The fact that for decades Unix utilities could only cope with filenames written as you have above, proves my point, not yours. Even now, when Unix utilities are finally getting to the point where they might be able to cope with any combination of characters in a filename (other than null or "/"), this has come at great extra complexity and requiring much extra care on the part of the programmer. Which again proves my point, not yours.
Now, of course, whenever anyone asserts that something requires too much care, someone else will quite wrongly assert that programmers should not be encouraged to be lazy. That real programmers should work for a living. This is, of course, absurd. The best programmers will always be lazy... in the right way. They will want to solve a problem that accomplishes the most, in the least amount of time, with the least amount of code. I.e., they will want to be productive. People who make quips about lazy programmers are doing a huge disservice to the world by promulgating a world with less productive programmers who consequently accomplish less. Which means that, for all you know, cancer won't be cured when otherwise it might have been.

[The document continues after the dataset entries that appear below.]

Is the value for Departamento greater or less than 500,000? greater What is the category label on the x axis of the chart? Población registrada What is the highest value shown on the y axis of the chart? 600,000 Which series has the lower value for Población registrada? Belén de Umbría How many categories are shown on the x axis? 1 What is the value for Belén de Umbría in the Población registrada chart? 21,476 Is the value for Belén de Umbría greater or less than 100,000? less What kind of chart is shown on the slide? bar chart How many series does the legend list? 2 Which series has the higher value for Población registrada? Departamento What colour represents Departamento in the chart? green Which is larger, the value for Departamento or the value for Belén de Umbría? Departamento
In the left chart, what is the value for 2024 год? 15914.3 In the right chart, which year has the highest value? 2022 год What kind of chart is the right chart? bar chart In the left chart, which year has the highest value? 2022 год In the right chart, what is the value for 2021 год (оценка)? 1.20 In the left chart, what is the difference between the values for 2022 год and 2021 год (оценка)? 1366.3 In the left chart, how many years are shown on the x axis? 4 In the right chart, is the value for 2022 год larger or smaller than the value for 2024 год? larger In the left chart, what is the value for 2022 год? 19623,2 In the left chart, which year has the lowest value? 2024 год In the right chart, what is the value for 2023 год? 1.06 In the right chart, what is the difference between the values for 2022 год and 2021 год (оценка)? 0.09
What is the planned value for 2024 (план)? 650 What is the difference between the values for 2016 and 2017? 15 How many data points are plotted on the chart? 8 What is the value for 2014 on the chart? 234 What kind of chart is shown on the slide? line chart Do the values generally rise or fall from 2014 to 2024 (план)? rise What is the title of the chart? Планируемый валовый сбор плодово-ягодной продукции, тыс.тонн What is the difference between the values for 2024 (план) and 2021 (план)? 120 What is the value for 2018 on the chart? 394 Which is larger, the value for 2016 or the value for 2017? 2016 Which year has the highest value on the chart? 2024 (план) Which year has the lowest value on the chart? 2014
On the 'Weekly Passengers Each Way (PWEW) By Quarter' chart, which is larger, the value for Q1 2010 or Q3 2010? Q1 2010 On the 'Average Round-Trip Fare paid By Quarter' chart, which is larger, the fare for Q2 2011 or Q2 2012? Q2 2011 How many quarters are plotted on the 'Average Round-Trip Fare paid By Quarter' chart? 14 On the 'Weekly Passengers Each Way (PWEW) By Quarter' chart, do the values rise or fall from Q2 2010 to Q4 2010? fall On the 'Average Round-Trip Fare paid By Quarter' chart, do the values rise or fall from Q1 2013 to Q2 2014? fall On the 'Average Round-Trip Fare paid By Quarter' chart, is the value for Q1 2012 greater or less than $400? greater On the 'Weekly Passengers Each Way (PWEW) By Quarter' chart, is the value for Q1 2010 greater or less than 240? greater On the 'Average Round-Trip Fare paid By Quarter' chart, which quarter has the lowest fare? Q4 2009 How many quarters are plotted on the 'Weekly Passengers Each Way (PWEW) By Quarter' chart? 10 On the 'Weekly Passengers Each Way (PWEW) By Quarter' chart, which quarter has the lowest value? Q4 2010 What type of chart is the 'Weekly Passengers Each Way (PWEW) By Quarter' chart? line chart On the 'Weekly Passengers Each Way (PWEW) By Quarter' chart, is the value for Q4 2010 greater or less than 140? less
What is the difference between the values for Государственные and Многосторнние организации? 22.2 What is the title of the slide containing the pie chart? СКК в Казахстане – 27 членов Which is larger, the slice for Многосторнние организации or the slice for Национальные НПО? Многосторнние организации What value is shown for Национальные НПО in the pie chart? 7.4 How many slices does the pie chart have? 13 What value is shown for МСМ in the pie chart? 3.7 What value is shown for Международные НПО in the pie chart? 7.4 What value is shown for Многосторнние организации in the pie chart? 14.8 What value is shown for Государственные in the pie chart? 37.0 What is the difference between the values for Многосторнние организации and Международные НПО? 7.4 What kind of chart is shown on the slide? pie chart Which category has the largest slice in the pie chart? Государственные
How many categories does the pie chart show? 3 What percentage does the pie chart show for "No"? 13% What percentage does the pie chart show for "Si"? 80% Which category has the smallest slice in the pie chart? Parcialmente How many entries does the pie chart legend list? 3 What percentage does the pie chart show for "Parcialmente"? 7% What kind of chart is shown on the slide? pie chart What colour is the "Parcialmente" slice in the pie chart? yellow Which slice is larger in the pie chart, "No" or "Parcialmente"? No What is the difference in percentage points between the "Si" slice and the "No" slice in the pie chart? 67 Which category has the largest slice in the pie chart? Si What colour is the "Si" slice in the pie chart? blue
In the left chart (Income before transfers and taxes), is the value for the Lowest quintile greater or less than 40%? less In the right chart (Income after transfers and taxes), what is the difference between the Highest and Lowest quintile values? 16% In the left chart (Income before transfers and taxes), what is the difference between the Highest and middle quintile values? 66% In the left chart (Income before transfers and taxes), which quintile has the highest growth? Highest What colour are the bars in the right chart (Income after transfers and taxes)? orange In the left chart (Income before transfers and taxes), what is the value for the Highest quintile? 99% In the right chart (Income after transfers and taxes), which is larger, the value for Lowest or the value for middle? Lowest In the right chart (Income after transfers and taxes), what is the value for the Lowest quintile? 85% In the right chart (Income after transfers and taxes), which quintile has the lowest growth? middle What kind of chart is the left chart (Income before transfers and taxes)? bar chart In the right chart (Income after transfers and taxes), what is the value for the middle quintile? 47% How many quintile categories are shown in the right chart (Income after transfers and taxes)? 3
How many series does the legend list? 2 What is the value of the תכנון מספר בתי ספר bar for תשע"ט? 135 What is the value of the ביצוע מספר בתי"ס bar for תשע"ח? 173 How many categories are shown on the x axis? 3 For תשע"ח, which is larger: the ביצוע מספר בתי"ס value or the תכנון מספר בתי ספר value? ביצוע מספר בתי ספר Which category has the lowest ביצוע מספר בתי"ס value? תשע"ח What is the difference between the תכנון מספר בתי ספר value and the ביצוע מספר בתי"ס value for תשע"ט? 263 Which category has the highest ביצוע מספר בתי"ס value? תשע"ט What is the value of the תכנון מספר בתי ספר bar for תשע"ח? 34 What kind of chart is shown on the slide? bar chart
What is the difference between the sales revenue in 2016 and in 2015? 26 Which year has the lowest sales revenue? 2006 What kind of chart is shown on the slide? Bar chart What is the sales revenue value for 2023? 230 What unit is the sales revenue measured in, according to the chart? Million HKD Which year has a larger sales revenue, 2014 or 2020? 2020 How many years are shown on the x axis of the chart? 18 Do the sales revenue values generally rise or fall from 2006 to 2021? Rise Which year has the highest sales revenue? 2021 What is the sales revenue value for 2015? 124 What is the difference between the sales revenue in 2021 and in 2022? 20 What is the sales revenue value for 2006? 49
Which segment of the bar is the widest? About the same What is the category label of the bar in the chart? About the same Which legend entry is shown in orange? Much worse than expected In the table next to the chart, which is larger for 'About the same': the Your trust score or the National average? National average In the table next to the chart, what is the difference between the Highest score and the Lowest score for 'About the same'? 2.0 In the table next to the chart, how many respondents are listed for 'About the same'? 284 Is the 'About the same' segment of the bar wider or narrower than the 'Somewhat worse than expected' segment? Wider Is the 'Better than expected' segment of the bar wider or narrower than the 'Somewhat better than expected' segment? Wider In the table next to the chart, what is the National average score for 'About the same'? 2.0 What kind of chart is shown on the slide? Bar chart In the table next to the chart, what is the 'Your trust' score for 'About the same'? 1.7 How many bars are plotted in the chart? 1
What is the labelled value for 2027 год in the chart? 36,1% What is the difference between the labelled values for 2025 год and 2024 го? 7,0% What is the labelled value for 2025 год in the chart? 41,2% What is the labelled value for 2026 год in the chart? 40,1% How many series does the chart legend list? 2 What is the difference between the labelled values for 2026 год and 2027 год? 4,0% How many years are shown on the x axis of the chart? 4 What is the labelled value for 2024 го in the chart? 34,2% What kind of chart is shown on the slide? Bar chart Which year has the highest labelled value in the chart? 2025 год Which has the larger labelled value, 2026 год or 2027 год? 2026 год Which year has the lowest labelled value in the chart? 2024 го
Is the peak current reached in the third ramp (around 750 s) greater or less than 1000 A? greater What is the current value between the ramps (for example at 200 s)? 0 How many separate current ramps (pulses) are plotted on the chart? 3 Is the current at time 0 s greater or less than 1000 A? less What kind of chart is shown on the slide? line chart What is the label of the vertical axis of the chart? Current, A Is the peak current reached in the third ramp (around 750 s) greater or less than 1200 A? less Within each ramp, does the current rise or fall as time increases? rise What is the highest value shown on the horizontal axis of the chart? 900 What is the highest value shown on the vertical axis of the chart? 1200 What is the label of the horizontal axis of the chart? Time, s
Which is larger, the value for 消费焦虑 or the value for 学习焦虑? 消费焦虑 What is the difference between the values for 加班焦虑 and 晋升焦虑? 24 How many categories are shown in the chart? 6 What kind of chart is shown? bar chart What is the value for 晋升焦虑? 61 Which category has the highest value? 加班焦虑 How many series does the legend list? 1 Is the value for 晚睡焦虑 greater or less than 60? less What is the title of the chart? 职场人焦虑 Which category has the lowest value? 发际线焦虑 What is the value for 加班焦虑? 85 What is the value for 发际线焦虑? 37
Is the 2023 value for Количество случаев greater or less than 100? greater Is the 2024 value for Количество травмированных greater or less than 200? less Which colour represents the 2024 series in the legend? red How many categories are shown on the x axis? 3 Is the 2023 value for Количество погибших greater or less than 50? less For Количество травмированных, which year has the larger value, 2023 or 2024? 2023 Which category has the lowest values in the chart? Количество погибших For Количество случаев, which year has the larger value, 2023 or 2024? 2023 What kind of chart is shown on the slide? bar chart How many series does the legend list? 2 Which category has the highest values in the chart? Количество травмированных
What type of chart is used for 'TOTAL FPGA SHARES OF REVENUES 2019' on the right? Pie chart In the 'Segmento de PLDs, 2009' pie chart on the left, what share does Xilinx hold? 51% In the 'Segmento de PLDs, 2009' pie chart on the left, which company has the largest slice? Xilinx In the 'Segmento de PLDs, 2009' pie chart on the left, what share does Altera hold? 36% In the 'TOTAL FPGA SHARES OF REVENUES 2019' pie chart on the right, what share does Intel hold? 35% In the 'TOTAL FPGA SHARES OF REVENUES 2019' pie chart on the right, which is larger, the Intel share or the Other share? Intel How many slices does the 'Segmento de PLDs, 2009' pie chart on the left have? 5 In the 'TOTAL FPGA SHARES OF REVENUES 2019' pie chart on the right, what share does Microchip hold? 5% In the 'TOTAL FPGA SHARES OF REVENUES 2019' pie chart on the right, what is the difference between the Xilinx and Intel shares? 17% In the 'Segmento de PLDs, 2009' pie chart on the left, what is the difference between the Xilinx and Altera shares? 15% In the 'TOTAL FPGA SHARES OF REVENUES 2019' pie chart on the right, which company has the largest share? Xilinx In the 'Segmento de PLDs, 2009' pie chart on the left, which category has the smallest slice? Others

As to your proposed solution of having the shell escape special characters, rather than having the kernel disallow them, that could probably work too, at the cost of a consistency. I.e., when you look at a filename in the shell, it's going to look different from how it will look in your GUI browser. E.g., the shell is going to display your filename in the manner that you have done, only it probably won't do as good a job as you would at encoding your intent into a limited character set.
And, if you are going to take this approach, it doesn't have to be by allowing special characters in filenames. It can be done either by encoding special characters in non-special characters, or by having a display name that is different from the filename.
Additionally, I find it amusing when people assert that having limitations in filenames is crippling system functionality, and yet they don't make the same assertion about identifier names in programming languages. Oh no! Having a limited set of characters in variable names has crippled my ability to program... NOT!
In summary, history has proved me right.